The waterfalls at El Nicho are fantastic. They drop and drop through the rocky shell of the planet as if there is no end to its depth. It is rumoured that Jurassic Park was filmed here and the notion is entirely possible, but exploration is not. I tried to persuade my friend to follow the falls but he could not. He shook his head and remained paralysed. I went alone and he sat and waited and worried. Curiosity is not profitable in a controlled society and the prisons are real. Later we climbed to the top of the high hills behind Trinidad. He was triumphant. None of his family had ever been there, nor had any of his friends. They marvelled at the photographs on my mobile. It was 1 kilometre from town.

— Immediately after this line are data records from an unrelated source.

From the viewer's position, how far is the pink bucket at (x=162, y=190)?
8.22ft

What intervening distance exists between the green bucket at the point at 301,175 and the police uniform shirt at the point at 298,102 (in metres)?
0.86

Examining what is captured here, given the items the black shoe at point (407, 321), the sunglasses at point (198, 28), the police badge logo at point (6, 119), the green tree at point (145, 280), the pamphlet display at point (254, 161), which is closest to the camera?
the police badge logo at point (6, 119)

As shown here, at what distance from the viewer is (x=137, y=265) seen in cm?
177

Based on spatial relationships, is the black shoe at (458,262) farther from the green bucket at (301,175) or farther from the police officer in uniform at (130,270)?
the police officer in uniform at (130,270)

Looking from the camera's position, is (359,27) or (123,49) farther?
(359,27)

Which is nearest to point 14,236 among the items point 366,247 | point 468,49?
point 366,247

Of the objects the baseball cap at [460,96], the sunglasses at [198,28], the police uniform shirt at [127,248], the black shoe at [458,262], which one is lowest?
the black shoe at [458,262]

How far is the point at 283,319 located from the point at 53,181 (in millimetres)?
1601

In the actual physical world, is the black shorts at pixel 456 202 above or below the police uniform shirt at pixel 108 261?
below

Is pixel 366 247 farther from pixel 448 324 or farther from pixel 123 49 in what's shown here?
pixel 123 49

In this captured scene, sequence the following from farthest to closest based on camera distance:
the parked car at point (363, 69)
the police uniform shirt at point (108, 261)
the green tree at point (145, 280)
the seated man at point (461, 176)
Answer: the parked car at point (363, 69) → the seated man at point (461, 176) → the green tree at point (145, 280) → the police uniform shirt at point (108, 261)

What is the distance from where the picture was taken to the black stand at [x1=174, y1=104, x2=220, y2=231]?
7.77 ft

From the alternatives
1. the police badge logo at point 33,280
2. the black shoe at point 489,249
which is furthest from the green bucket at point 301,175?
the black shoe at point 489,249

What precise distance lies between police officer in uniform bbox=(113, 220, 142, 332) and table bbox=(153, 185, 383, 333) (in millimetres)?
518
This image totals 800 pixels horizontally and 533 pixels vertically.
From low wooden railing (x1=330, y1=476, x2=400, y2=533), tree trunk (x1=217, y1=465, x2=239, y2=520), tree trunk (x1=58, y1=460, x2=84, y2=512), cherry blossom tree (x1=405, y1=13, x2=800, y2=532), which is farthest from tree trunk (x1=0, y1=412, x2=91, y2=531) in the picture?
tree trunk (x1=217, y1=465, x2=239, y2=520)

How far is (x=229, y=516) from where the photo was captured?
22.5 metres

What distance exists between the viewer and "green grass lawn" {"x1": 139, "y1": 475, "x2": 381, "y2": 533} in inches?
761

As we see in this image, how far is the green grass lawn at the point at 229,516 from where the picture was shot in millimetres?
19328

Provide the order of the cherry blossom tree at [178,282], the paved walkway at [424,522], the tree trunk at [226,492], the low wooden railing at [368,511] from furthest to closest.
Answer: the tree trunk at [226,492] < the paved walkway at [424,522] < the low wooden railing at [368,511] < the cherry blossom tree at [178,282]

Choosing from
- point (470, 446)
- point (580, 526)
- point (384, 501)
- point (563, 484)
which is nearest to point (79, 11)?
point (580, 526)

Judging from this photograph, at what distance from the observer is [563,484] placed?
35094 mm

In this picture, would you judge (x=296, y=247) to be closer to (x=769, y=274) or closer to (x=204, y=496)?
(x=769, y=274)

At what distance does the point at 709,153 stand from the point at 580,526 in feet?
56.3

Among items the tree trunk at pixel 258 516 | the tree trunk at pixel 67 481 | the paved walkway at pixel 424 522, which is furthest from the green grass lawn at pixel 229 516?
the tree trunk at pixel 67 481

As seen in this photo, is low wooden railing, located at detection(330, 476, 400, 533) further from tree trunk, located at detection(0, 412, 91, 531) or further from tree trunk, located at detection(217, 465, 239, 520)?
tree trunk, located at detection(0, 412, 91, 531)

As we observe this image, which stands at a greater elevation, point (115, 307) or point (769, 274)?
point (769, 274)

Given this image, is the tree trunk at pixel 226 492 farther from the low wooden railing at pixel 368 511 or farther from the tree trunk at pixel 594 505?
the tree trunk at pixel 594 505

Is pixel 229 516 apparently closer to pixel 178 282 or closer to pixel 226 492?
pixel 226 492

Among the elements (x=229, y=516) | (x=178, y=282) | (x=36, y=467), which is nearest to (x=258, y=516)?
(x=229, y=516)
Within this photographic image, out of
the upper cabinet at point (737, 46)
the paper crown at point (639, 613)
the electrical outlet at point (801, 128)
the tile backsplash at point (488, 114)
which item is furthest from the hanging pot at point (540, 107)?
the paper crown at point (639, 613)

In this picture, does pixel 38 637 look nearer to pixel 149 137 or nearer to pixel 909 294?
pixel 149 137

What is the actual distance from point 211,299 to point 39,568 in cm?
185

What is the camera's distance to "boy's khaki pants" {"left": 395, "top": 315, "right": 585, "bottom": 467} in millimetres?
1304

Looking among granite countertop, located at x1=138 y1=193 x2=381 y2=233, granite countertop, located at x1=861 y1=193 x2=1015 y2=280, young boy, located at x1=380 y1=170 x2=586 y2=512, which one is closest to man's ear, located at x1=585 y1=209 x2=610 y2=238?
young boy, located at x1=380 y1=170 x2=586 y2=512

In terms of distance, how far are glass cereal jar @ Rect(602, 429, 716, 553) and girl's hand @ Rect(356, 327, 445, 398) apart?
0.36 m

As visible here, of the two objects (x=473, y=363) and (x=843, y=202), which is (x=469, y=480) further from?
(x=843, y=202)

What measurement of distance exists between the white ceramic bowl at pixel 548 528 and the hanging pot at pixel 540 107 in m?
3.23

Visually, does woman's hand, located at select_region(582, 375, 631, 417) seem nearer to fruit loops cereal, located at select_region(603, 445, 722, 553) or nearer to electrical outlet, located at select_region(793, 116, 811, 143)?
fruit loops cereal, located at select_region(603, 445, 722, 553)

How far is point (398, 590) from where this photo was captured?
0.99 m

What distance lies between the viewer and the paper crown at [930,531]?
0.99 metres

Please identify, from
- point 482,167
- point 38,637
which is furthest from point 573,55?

I gave a dinner party in my Soviet built apartment in Havana. I walked 2 kilometers with 10lbs of potatoes and was triumphant. In the morning there was no water. In the afternoon there was no gas. The electricity had been off all the previous day. 'We are not the third world,' said my friend, 'We are the fourth world. We are intellectually cut off.' The gas came back at 5.00 pm

1 comment:

Jae Stonelake said...

Hi Pippa!

Your blog is amazing, and really eye opening! I only got a taste of Cuba from what you was saying in Spanish class last night, so your blog filled in the rest of it. Their plight is heart wrenching, and certainly puts my own problems into perspective!